Semaine après semaine, les révélations s’enchaînent autour du projet d’A69, cette autoroute en construction qui doit relier Toulouse (Haute-Garonne) à Castres (Tarn). Mardi, après les révélations du média d’investigation Mediacités, le ministère des transports a confirmé que l’État avait bel et bien dédommagé Atosca, le concessionnaire du futur ruban d’asphalte, à hauteur de 79 millions d’euros – Mediacités avançait le chiffre de 100 millions d’euros. Cette somme a été versée après l’interruption du chantier par la justice, pendant trois mois, en 2025.

Précisément, les travaux avaient été interrompus le 27 février 2025 par un jugement du tribunal administratif de Toulouse – qui avait annulé l’autorisation environnementale du projet après avoir été saisi par des opposant·es (notre article). Puis, le chantier a été autorisé à reprendre fin mai, à la suite d’une décision de la cour administrative d’appel de Toulouse, qui suspendait provisoirement la décision de février dans l’attente du jugement en appel. Ce procès décisif a finalement eu lieu en décembre dernier, et n’a rien changé à la situation : la cour administrative d’appel a validé la poursuite du chantier – les opposant·es misent désormais sur le Conseil d’État, saisi du dossier.
Cette interruption d’une centaine de jours, intervenue entre février et mai, a «bouleversé l’équilibre économique du contrat» passé entre l’État et le concessionnaire Atosca, a expliqué à l’Agence France-Presse (AFP) une source ministérielle. Cela a entraîné une négociation, au terme de laquelle un dédommagement a été arrêté, autour de 79 millions d’euros, selon la même source. Un montant «quasiment divisé par deux par rapport aux demandes initiales» d’Atosca, a-t-elle précisé.
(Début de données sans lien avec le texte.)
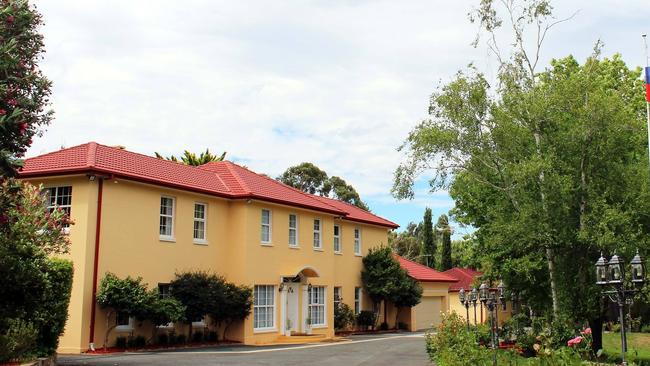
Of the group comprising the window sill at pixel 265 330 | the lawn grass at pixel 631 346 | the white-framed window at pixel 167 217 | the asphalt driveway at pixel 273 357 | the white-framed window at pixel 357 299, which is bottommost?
the lawn grass at pixel 631 346

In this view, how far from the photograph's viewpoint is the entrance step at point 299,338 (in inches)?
1207

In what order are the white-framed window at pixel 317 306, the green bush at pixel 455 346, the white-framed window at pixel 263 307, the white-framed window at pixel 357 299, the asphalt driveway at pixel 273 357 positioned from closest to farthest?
the green bush at pixel 455 346, the asphalt driveway at pixel 273 357, the white-framed window at pixel 263 307, the white-framed window at pixel 317 306, the white-framed window at pixel 357 299

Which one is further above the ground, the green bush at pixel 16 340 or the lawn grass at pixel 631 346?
the green bush at pixel 16 340

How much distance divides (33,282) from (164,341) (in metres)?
10.0

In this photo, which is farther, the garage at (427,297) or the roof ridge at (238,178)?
the garage at (427,297)

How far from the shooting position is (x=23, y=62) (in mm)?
11641

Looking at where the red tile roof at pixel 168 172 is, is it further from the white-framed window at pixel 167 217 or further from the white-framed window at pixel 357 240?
the white-framed window at pixel 357 240

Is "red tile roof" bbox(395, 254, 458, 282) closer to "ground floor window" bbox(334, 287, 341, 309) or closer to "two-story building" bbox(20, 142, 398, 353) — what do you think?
"two-story building" bbox(20, 142, 398, 353)

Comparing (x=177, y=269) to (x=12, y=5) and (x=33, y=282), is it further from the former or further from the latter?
(x=12, y=5)

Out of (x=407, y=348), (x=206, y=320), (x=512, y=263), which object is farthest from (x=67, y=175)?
(x=512, y=263)

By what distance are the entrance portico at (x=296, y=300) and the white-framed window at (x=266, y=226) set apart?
6.18ft

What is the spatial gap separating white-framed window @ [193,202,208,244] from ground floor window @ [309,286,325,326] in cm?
686

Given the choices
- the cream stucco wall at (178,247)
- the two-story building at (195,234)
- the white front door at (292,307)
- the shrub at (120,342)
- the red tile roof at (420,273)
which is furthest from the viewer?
the red tile roof at (420,273)

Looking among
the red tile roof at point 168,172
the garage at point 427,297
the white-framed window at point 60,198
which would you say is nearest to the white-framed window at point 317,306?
the red tile roof at point 168,172
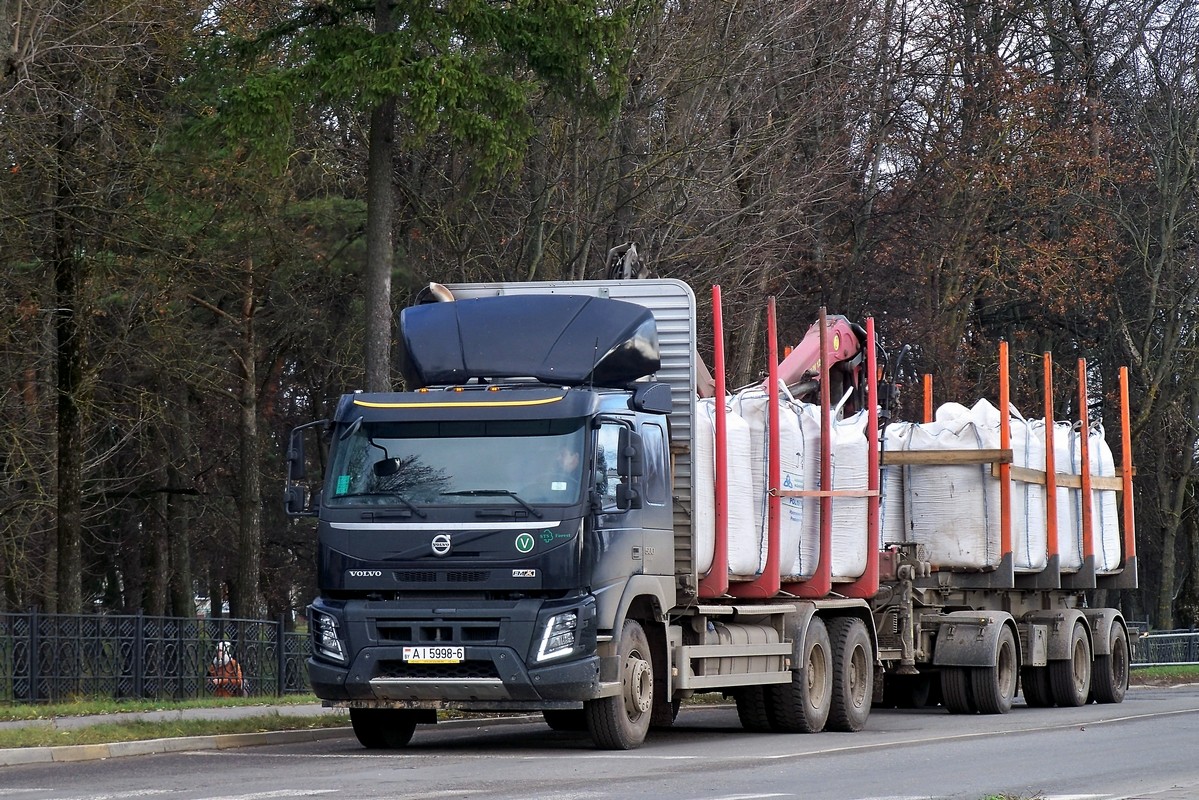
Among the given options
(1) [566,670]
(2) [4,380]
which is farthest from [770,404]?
(2) [4,380]

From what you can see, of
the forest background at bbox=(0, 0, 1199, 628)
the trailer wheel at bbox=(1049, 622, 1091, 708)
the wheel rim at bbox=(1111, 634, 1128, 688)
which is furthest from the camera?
the wheel rim at bbox=(1111, 634, 1128, 688)

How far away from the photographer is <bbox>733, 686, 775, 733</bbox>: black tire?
17297 millimetres

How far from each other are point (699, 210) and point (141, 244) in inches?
303

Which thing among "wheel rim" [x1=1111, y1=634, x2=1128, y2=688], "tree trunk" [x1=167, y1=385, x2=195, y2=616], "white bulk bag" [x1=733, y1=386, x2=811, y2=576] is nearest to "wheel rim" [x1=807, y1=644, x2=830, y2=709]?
"white bulk bag" [x1=733, y1=386, x2=811, y2=576]

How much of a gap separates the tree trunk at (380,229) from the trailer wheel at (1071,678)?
381 inches

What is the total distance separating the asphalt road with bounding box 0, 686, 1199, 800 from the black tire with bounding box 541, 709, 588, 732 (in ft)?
0.69

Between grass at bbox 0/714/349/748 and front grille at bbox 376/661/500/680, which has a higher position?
front grille at bbox 376/661/500/680

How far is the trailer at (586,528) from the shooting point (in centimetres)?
1390

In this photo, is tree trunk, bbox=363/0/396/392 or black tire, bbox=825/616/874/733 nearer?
black tire, bbox=825/616/874/733

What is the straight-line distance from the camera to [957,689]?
21.2 metres

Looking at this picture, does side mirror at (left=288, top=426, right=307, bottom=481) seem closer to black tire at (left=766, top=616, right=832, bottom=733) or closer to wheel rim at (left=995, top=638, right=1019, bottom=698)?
black tire at (left=766, top=616, right=832, bottom=733)

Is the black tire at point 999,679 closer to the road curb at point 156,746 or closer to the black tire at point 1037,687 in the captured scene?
the black tire at point 1037,687

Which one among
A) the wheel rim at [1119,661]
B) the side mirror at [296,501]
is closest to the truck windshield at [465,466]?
the side mirror at [296,501]

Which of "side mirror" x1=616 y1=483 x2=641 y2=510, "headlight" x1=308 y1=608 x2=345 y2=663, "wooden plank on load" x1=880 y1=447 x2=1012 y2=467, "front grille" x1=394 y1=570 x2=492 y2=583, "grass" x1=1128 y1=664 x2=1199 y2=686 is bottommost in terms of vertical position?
"grass" x1=1128 y1=664 x2=1199 y2=686
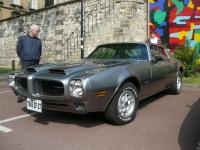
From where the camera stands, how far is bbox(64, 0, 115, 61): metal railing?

Dans quel cadre ces négociations ont-elles eu lieu ? Auprès de l’AFP, le concessionnaire a simplement indiqué qu’«une médiation [avait] été menée par deux tiers indépendants entre l’État et Atosca afin de définir les conditions d’une reprise des travaux». Cette indemnisation a permis «de prendre en charge les surcoûts qui s’imposent à l’entreprise, au concessionnaire, et n’étaient pas prévus dans le contrat initial, à cause de l’arrêt du chantier», a encore détaillé la source ministérielle.
«Cela nous paraît totalement extravagant»
Le ministère des transports, qui «déplore» cette situation, estime qu’elle «est le résultat des recours judiciaires qu’il y a eu contre ce chantier qui était déjà très engagé» et d’une «quasi-obstruction judiciaire par les opposants». Ces 79 millions de «surcoût» viennent «renchérir» le budget total, qui était estimé entre 400 et 500 millions d’euros, a ajouté le ministère.
«Cela nous paraît tellement fantasque qu’on a eu du mal à y croire», commente Geoffrey Tarroux, membre de La Voie est libre, le principal collectif d’opposant·es à l’A69. Il affirme qu’Atosca avait chiffré à 180 000 euros par jour le coût de l’arrêt du chantier, ce qui, compte tenu de la centaine de jours d’interruption, représenterait plutôt… 18 millions d’euros. «Nous pensons que cet argent servira surtout à payer les astreintes d’Atosca, liées aux multiples infractions constatées sur le chantier», ajoute-t-il.
Rappelons que le chantier n’est pas au bout de ses démêlés judiciaires : un volet pénal s’est ouvert mi-décembre concernant des dépassements non autorisés du périmètre du chantier sur 46 sites et au moins 42 hectares. La semaine dernière, Vert a révélé que des engins de travaux avaient été aperçus sur l’une de ces parcelles censées avoir été évacuées après une décision judiciaire provisoire de janvier. Une situation qui expose Atosca à de lourdes amendes.
Geoffrey Tarroux estime en outre que les coûts liés à l’arrêt des travaux «n’ont pas vocation à être supportés par les finances publiques, les risques relevant du concessionnaire», poursuit-il. La Voie est libre dénonce un «État larbin, servile, qui se couche devant Atosca et les promoteurs de l’A69», fustigeant un «système organisé pour offrir à un groupe privé son autoroute sur fonds publics».